• REQUIRED ACTIONS
1. Answer these questions from the call for papers on heritage and tourism.
(a) In which city will the meetings be held?
(b) What is this year's AAA conference theme?
(c) In which department and university are the organizers based?
2. Rewrite the call for papers from "Heritage is identified, in" through "performance and tourism.", renaming "performance" as "ritual".

CFP - Heritage and Tourism: A Public Interest Approach

Noel B. Salazar Medina nsalazar at sas.upenn.edu
Sun Mar 9 01:06:25 UTC 2003


Call for papers:

Heritage and Tourism: A Public Interest Approach
American Anthropological Association Annual Meetings, Chicago, IL, USA;
November 19-23, 2003

Organizers: Noel Salazar Medina and Benjamin Porter, Department of
Anthropology, University of Pennsylvania

The session takes up this year's AAA conference theme, 'Peace', in an
exploration of heritage, tourism, and the ways public interest anthropology
can address proliferating conflicts arising in tourism at heritage sites.
Previous studies demonstrate how heritage is packaged for public
consumption at highly formal, institutionalized levels such as government
publications, museums, and the sites themselves. However, a public interest
approach to heritage breaks from this top-down model as it fails to account
for another, more informal sphere of heritage discourse and reality.
Heritage is identified, in its first moments, in the language that people
use to make meaningful claims about their past, meanings that subsequently
embody material culture and practices such as performance and tourism.

Understanding heritage as an objectifying process allows us to investigate
its powerful role in motivating heritage tourism in local and global
contexts. Although tourists possess differing motives for visiting sites,
people who live in and around heritage sites possess their own
representations and attachments that are often unrecognized. Instead,
powerful local, national, and international interest groups impose formal
representations that agree with their economic and ideological agendas. As
a result, conflicts between promoters, tourists, and local people threaten
preservation and sustainability, and can lead to alienation and, in worst
circumstances, violence.

• Records from a spatial question set
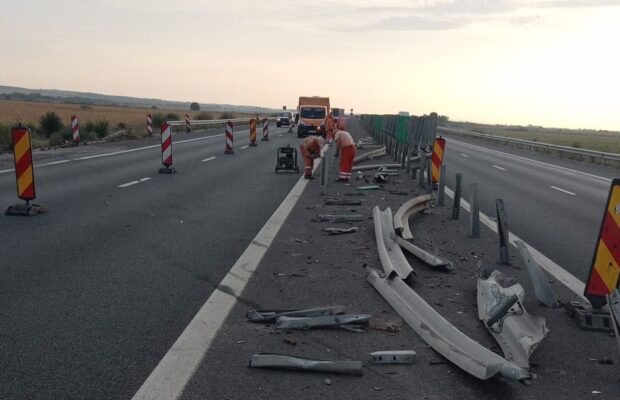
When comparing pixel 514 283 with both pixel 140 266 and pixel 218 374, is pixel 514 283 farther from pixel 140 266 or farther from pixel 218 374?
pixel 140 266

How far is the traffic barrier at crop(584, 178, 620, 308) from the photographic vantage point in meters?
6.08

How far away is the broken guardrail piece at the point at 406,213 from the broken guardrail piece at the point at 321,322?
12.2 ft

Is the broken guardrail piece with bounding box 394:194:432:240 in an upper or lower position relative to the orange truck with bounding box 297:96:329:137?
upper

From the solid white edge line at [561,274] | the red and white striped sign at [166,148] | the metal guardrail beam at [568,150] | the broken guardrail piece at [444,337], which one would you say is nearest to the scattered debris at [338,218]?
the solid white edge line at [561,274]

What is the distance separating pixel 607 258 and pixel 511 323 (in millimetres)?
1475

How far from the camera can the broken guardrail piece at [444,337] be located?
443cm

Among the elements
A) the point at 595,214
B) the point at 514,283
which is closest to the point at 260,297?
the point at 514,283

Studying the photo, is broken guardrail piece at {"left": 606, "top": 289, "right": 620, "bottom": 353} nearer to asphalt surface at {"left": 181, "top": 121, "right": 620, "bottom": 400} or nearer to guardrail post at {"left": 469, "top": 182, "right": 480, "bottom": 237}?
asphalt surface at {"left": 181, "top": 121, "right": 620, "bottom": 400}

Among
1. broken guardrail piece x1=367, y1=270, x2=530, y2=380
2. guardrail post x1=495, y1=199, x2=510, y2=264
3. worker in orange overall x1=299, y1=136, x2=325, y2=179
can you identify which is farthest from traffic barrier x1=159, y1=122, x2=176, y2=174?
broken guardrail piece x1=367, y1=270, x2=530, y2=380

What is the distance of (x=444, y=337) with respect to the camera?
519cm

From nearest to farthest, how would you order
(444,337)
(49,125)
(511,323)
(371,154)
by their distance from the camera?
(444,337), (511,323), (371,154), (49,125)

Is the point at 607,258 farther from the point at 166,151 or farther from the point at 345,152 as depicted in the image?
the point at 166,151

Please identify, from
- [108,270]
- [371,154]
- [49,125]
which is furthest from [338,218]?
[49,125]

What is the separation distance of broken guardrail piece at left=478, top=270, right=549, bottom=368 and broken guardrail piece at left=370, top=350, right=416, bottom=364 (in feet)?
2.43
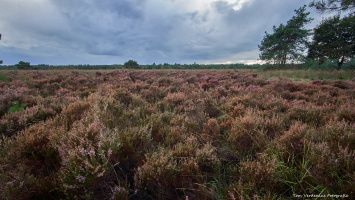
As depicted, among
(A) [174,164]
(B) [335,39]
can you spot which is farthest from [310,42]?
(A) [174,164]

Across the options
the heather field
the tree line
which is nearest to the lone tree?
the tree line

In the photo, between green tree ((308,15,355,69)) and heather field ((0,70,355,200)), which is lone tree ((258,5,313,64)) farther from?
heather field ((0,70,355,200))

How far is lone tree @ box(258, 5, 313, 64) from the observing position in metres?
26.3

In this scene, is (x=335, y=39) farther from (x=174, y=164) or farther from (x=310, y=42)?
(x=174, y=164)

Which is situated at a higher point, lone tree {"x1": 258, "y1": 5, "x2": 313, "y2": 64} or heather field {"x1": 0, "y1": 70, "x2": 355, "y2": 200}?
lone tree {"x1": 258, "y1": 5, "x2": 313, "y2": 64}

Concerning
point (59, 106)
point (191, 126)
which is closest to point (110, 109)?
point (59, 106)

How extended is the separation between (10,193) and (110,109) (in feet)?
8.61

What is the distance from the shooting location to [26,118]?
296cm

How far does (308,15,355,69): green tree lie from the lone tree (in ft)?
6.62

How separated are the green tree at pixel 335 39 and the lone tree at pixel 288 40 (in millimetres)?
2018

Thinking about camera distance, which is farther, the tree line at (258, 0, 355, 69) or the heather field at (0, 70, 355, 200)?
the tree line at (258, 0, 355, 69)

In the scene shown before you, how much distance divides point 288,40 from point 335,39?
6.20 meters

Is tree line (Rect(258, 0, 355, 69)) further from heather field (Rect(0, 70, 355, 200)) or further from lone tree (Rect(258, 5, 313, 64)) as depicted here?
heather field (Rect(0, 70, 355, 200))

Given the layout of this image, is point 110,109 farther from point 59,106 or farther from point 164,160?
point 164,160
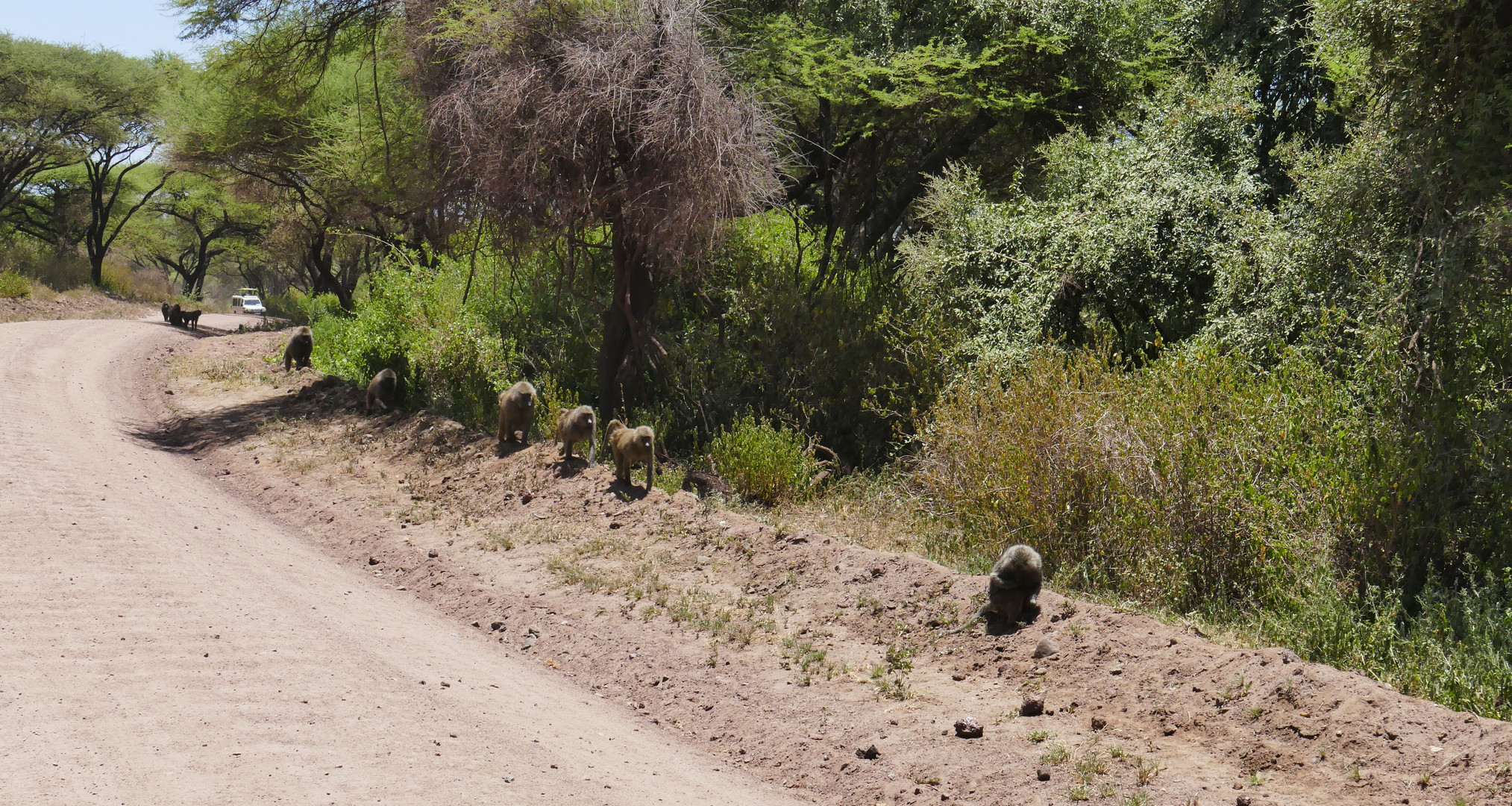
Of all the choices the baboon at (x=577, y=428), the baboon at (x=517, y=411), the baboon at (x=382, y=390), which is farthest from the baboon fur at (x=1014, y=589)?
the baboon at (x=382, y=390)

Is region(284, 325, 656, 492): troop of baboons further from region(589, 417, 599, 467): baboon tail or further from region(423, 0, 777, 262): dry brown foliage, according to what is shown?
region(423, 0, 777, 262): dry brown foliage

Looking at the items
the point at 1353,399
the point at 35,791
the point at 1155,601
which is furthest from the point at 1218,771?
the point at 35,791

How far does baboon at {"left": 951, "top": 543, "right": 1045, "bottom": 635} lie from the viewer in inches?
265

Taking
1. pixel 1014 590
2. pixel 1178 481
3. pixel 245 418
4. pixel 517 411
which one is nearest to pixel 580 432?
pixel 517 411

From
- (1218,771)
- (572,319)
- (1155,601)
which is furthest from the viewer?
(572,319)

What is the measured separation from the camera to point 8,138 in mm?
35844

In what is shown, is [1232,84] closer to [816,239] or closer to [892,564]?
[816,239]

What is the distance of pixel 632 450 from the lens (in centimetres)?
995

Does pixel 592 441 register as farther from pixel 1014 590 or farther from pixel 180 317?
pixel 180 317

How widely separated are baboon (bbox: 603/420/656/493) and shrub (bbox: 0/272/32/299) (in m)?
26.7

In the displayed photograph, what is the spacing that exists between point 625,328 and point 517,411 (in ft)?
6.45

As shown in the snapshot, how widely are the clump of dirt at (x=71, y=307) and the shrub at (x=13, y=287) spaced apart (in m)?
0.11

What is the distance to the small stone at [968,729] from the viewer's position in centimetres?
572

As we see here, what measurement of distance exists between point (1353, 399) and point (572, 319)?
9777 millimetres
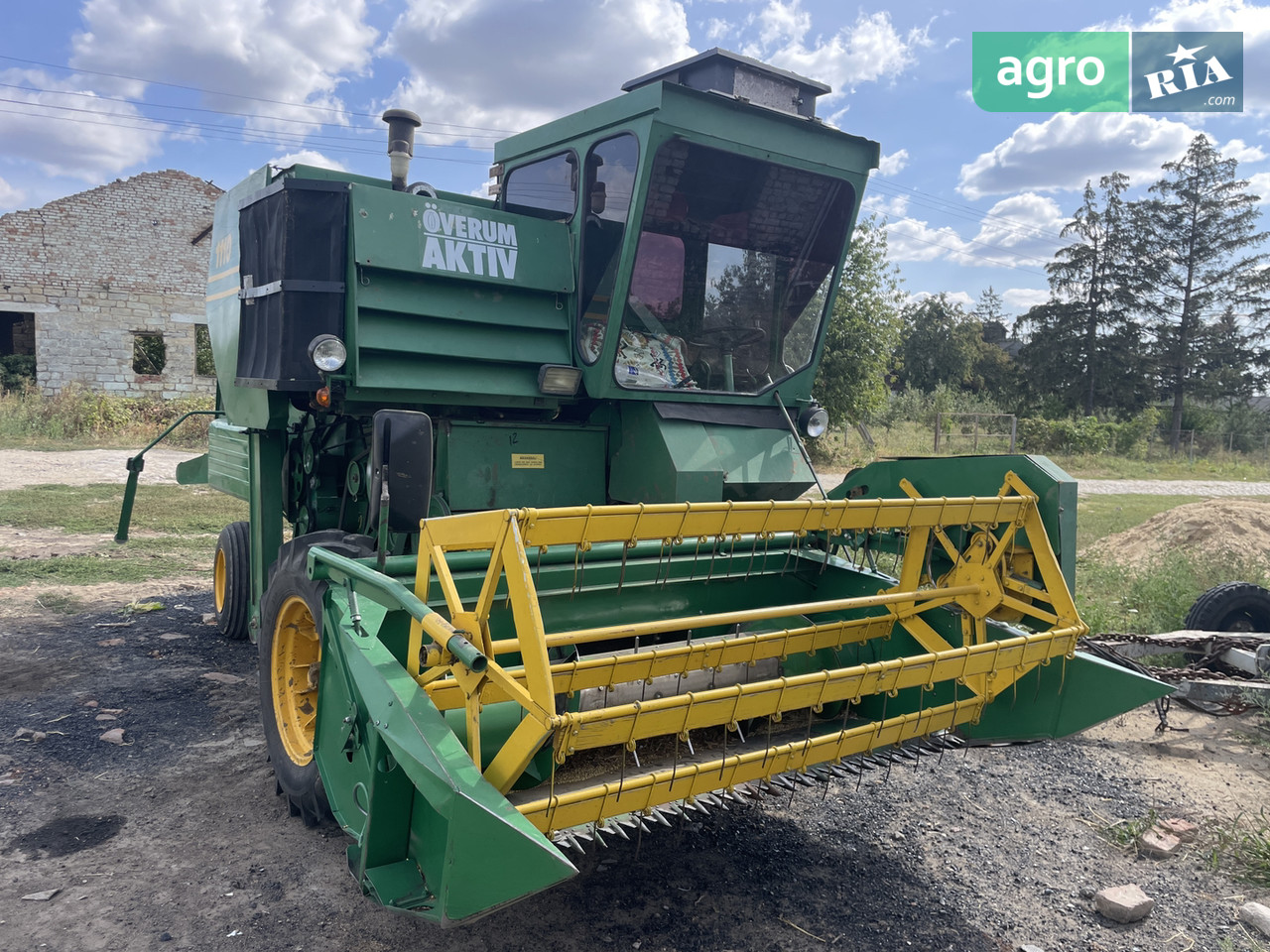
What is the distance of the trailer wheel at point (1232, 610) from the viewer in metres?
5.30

• EXPECTED OUTPUTS
1.
(a) Chicago, IL, USA
(b) 'Peace'
(c) The Department of Anthropology, University of Pennsylvania

2.
Heritage is identified, in its first moments, in the language that people
use to make meaningful claims about their past, meanings that subsequently
embody material culture and practices such as ritual and tourism.